Set out every line of the material below as a Markdown table with the columns Row and Line, numbering the rows and skipping blank lines. Leave the pictures out.
──────── Recorded data
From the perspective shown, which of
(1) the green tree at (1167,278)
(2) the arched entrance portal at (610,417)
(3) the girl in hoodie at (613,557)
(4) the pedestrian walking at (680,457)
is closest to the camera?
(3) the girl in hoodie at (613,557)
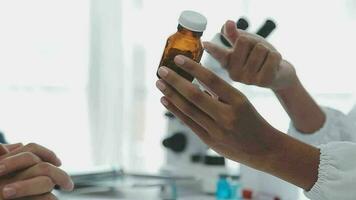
────────────────
**Finished exercise**
| Row | Line |
|---|---|
| 1 | From the perspective shown, which of |
| 2 | (1) the green tree at (1167,278) |
| 3 | (2) the arched entrance portal at (610,417) |
| 4 | (3) the girl in hoodie at (613,557) |
| 5 | (4) the pedestrian walking at (680,457) |
| 6 | is closest to the camera? |
| 7 | (3) the girl in hoodie at (613,557) |